We do have a big problem in the grain states because of our ethanol obsession which has driven up corn prices and has led to converting a lot of grass land to corn but I think the ethanol game is getting some heat now. As such we are seeing some "sirens" on pheasants and birds that depend on grass. I'm still studying the recently signed AG bill but loss of wildlife habitat (together with the food stamp program that for some strange reason continues to hide within the USDA budget instead of the HHS budget were it would be a better fit since the programs is no longer a means of feeding the hungry with surplus ag products) was a big part of why that took so long to pass.
 
   / Minnesota Moose problems #45  
Where I think we will have a different outcome from Europe is that we saw it coming and took steps to "protect the franchise" with establishment of national, state and county parks. Hunting is still alive and well (at least around here) and in addition to government funds, there are several groups like Ducks Unlimited and Nat'l Wild Turkey Foundation that get a lot of money from sports people to support the franchise with habitat projects and the like. As for the population projections, I've never been to interior Maine but I doubt you will ever see that change (much like Wisconsin where so much of the acreage is already owned by the public). Brutal climates and having to figure out how to survive is not very appealing to people that call 911 because McDonalds was out of chicken McNuggets. They would be bear food pretty quickly and I think they will continue to pack into the cities.

We do have a big problem in the grain states because of our ethanol obsession which has driven up corn prices and has led to converting a lot of grass land to corn but I think the ethanol game is getting some heat now. As such we are seeing some "sirens" on pheasants and birds that depend on grass. I'm still studying the recently signed AG bill but loss of wildlife habitat (together with the food stamp program that for some strange reason continues to hide within the USDA budget instead of the HHS budget were it would be a better fit since the programs is no longer a means of feeding the hungry with surplus ag products) was a big part of why that took so long to pass.
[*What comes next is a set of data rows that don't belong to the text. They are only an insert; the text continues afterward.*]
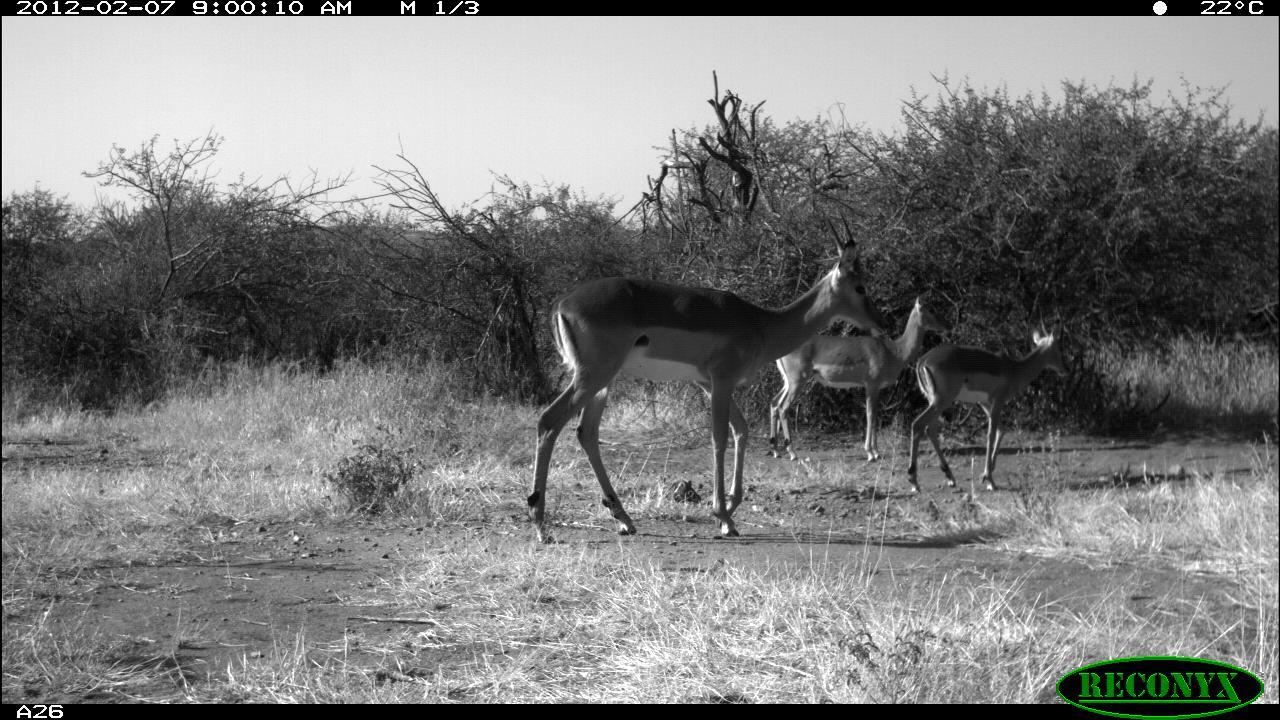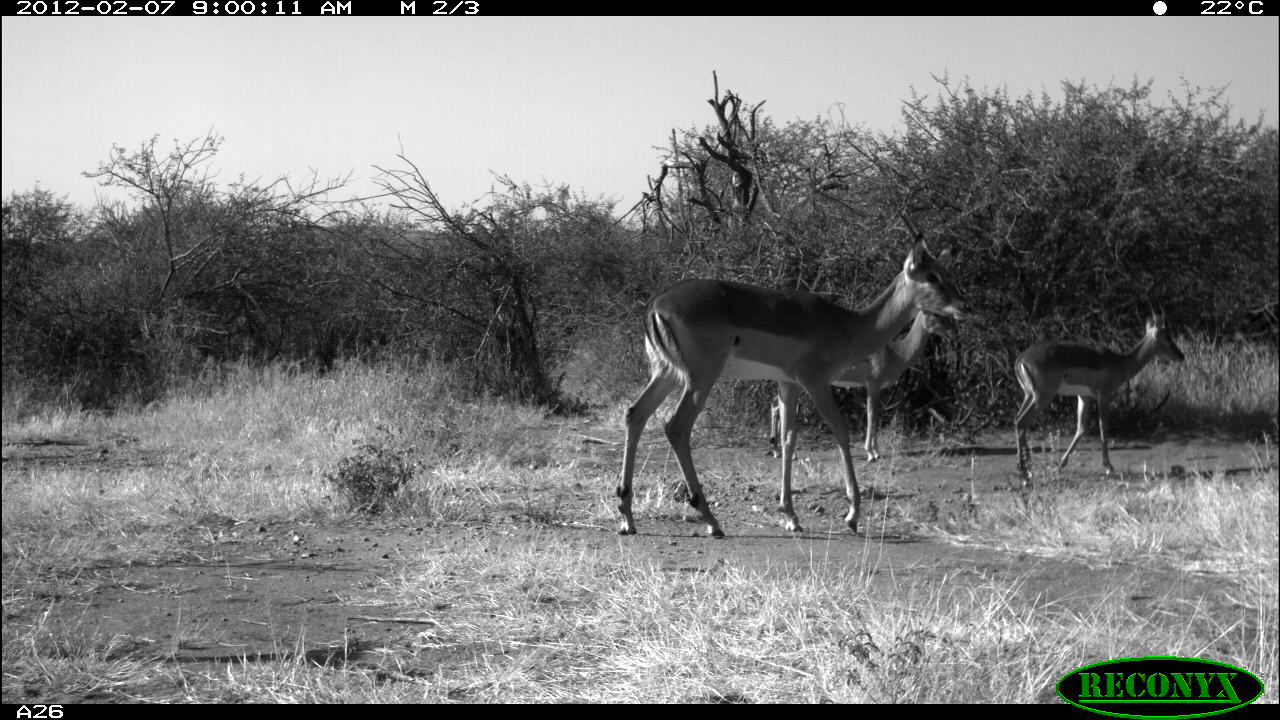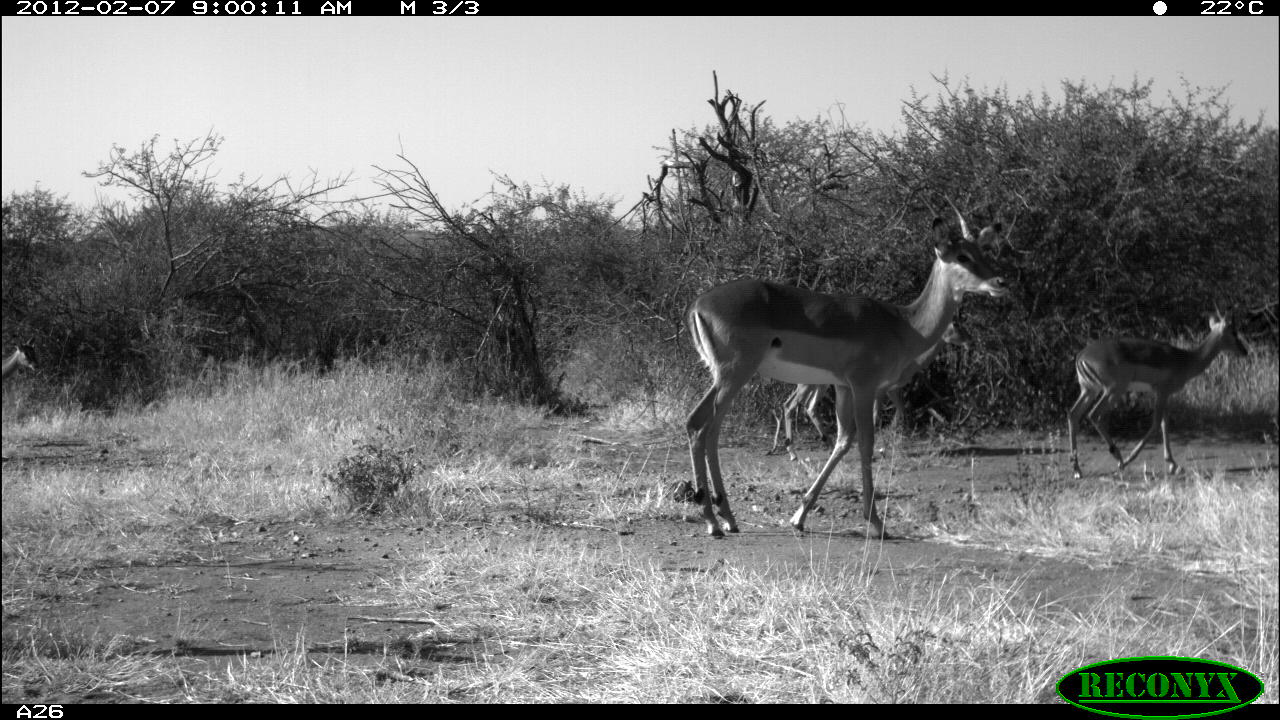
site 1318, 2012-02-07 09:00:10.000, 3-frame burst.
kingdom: Animalia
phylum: Chordata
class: Mammalia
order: Artiodactyla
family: Bovidae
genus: Aepyceros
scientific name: Aepyceros melampus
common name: impala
Aepyceros melampus (impala), count 3.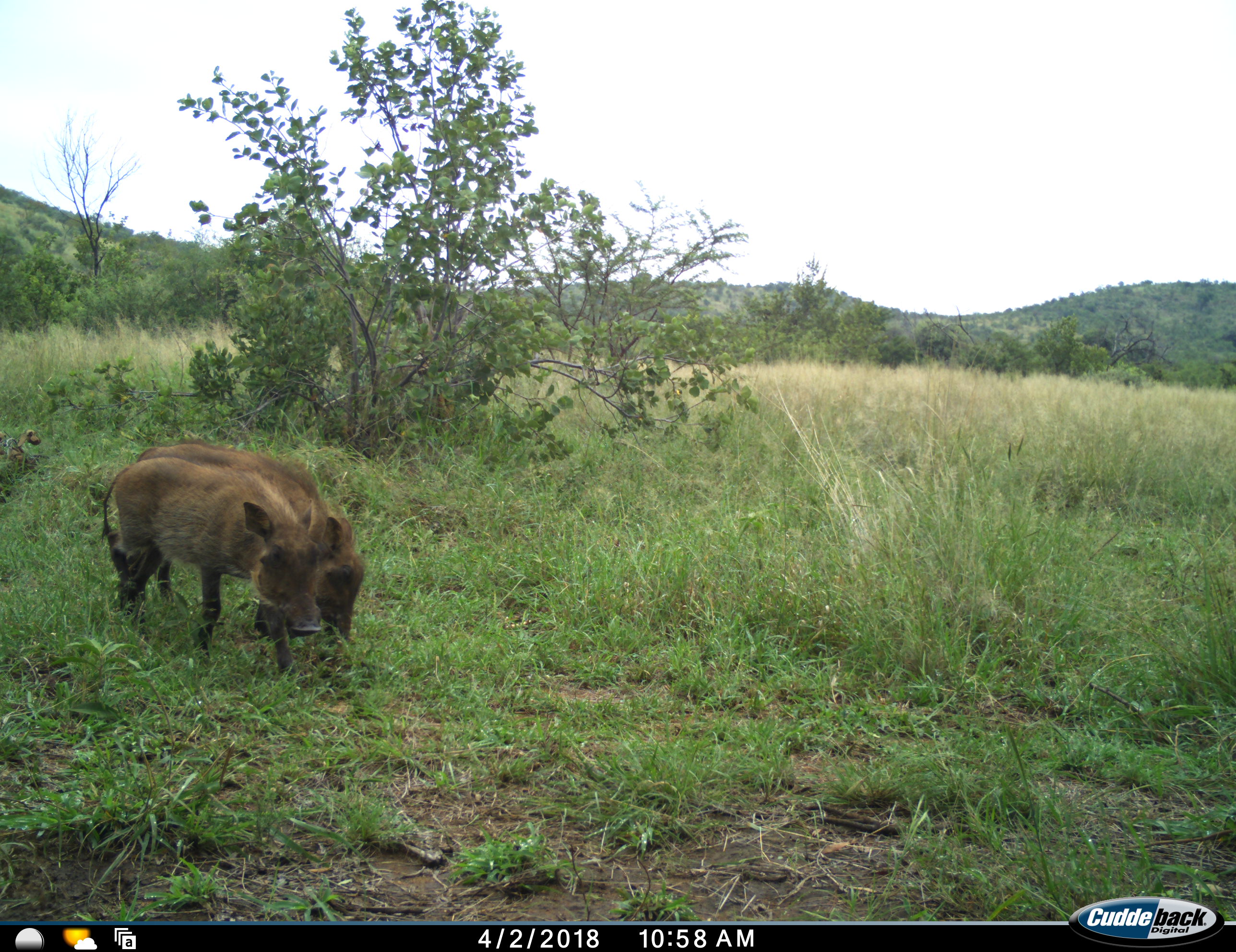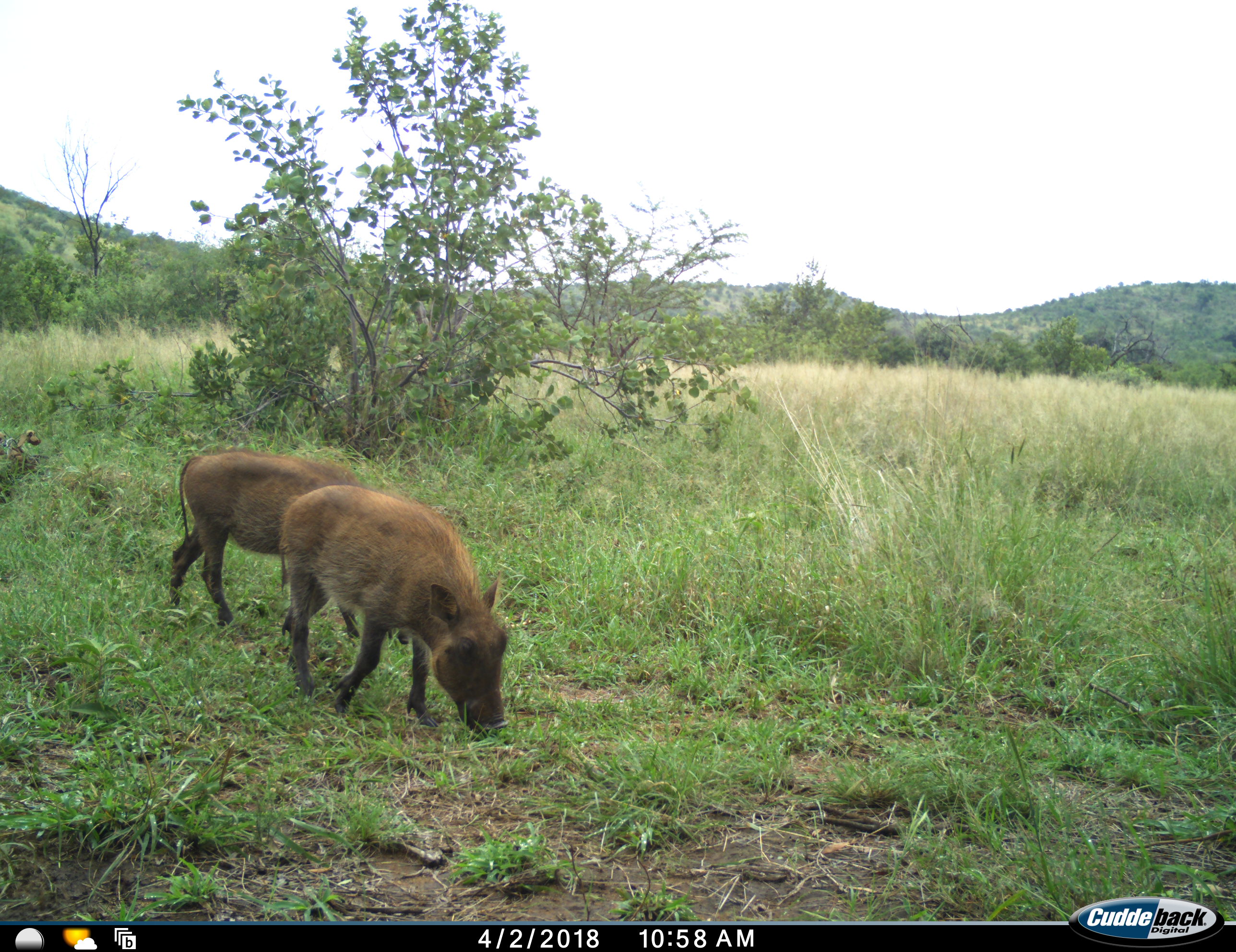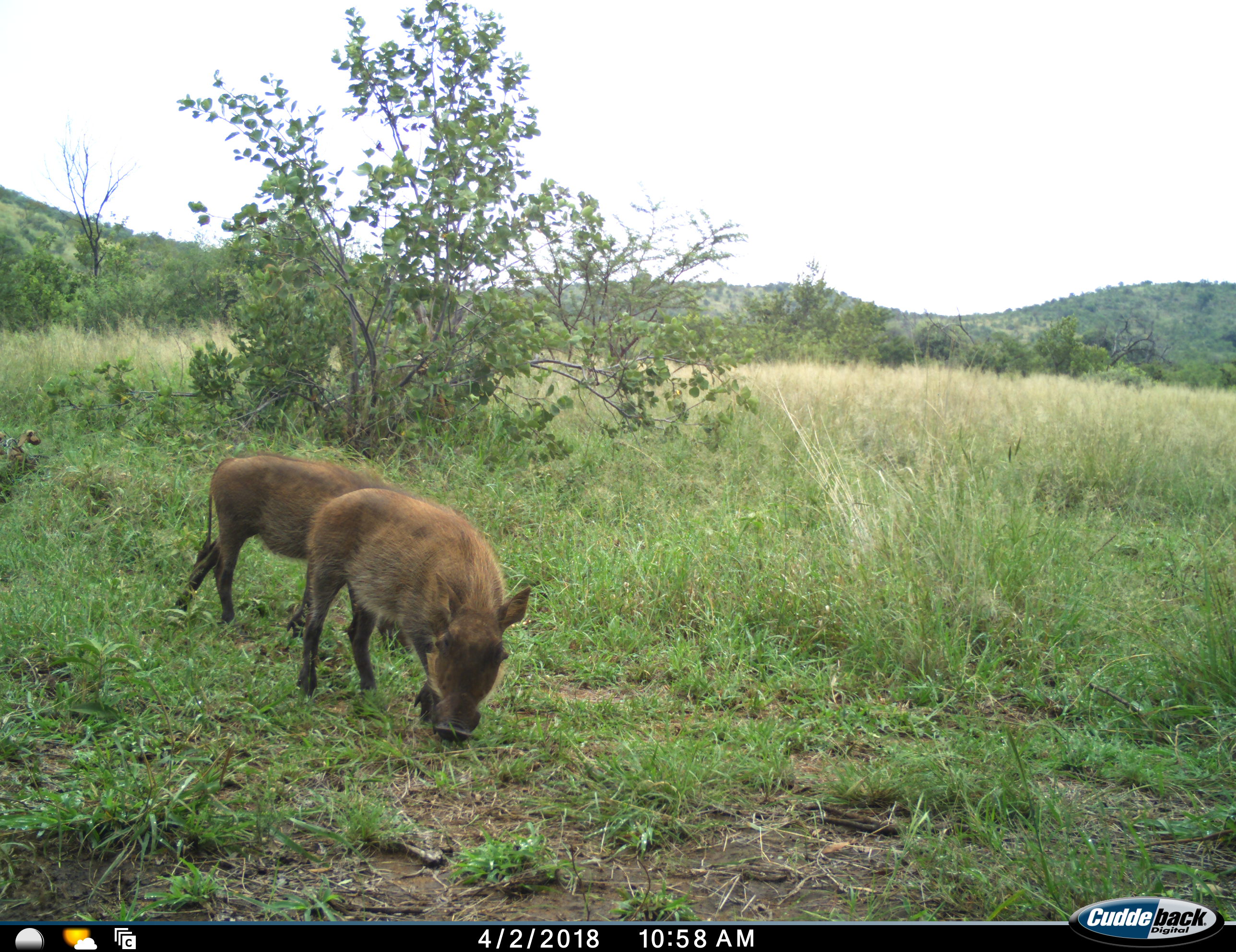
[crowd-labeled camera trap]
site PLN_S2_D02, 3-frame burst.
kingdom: Animalia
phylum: Chordata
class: Mammalia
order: Artiodactyla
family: Suidae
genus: Phacochoerus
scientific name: Phacochoerus africanus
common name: warthog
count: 2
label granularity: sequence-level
You are more of an optimist than I am.

I did a little reading on the Pittman Act. Since its inception, something like five million acres have been purchased for fee, and another ~45 million acres have some sort of conservation easements funded by the Act. Five million acres is not a large accomplishment over 70-80 years on a national scale. That is roughly equal to the area of Maine that is north of New Hampshire.

I notice the US House recently passed an amendment to the Act that would allow states to fund shooting ranges with the funding. That makes sense given that the tax is collected on non-hunting firearms. Non-hunting shooting supplies buyers are bound to ask what do they get from the tax. It does dilute funding of the original goals somewhat.

I don't expect much of that population growth to occur in remote rural areas either. Still, those additional people will require resources (food, water, energy) that will be derived from rural areas. They will also produce more downstream waste products that have to be dealt with somehow somewhere. They will want increased transportation support: roads, airports, rail, etc. Their impacts on the landscape will be felt at a distance, just as they are today even though they aren't living next door.

Three Maine examples are the desire to have a Canada to Canada east-west highway, the Irving Company pushing to do some open-pit mining in Northern Maine, and Plum Creek's housing-resort development around Moosehead Lake. Those are all unmitigated ecological disasters in the making. You cannot do those things and retain equivalent habitat quality. And they are all planned for basically the middle of nowhere.

It all adds up to higher intensity of land use and more negative side effects. We may see it coming, but that doesn't mean it is being avoided in truly meaningful ways. It is a continual nibble nibble nibble, slow motion train wreck that goes un-noticed by many people in a culture that is highly oriented to the short term.
 
   / Minnesota Moose problems #46  
So if I might ask (having wasted a lot of money so my youngest son could attend U Maine as a non-resident for reasons I never understood but that's our internal family rift, not yours)...I've visited the coastal regions of your state (and can only say WOW...great experience if people remember that they are guests which was not a problem for us but can imagine is a problem with those coming froming from the NE states below you).

As I understand it, there are parts of your state that are rarely (if ever) seen by man. Brutal winters, black flies in the summer! We as a country seem to have it figured out. It doesn't hurt that the hunting community has not been allowed to disappear like they did in Europe. While they tend to over-react to short-term events, better to hear it early than late. In Wisconsin we have a large DNR that is devoted to protecting the franchise.
 
   / Minnesota Moose problems #47  
So if I might ask (having wasted a lot of money so my youngest son could attend U Maine as a non-resident for reasons I never understood but that's our internal family rift, not yours)...I've visited the coastal regions of your state (and can only say WOW...great experience if people remember that they are guests which was not a problem for us but can imagine is a problem with those coming froming from the NE states below you).

As I understand it, there are parts of your state that are rarely (if ever) seen by man. Brutal winters, black flies in the summer! We as a country seem to have it figured out. It doesn't hurt that the hunting community has not been allowed to disappear like they did in Europe. While they tend to over-react to short-term events, better to hear it early than late. In Wisconsin we have a large DNR that is devoted to protecting the franchise.

There are some pretty people sparse places in Northern Maine. The App. Trail "100 Mile Wilderness" goes through such an area. Lots of large land tracts owned by timber companies, and more lately timber/land investment trusts, where there are no public roads. There are camps sprinkled here and there on 99 year land leases.

Maine has a huge number of second homes owned by our neighbors to the south. There are jokes and mild complaints, but that pattern goes back many generations. It's really more like extended family. A car with Mass., New Jersey or Conn. plates could well be children or grandchildren coming home for a visit. Or, returning to a summer camp that has been in their families for a long time.

The real conflicts happen when non-visitor suburban sprawl extends into what used to be mostly empty countryside. I think that is true most everywhere.

Second homes, rentals and tourism are very important factors in Maine's economy. That's why it makes no economic sense to allow the wild & clean nature of the state to deteriorate since that is why many visitors come here, and keep coming back.